A boy named P loves a girl named G. It is the Valentine'’s week and Chocolate Day is approaching, so P wants to give some chocolates to G but he is afraid to give them himself. So he takes help of another girl named S.

P buys some chocolates from a shop. There are N types of chocolates and there are a total of Ai chocolates of ith type where 1 ≤ i ≤ N.

Now P gives these chocolates to S and tells her to give them to G for him. However S likes chocolates so much that she eats all the chocolates and tells P that G refused his chocolates.
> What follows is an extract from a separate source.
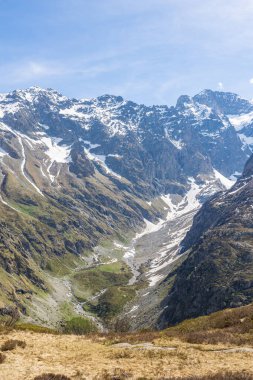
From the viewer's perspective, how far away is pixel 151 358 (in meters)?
32.3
Now, S has a very peculiar way of eating the chocolates. She eats the last chocolate of type i +1 only after she has finished eating all chocolates of type i (for all 1 ≤ i < N).

Given all the values of Ai, you need to find the number of ways S can eat those chocolates.

Chocolates of same type should be considered non distinguishable.

INPUT:

First line of input contains an integer T (1≤ T ≤ 10), the number of test cases.

First line of each test case contains an integer N (1≤ N ≤ 1027). Next line of each test case contains N integers. The ith integer corresponds to the value ai. (1 ≤ Ai ≤ 1027). Also, total number of chocolates is less than or equal to 1027.

OUTPUT:

For each test case print a single integer, the number of ways S can eat those chocolates. As the number can be very large, print it modulo 10^9+7.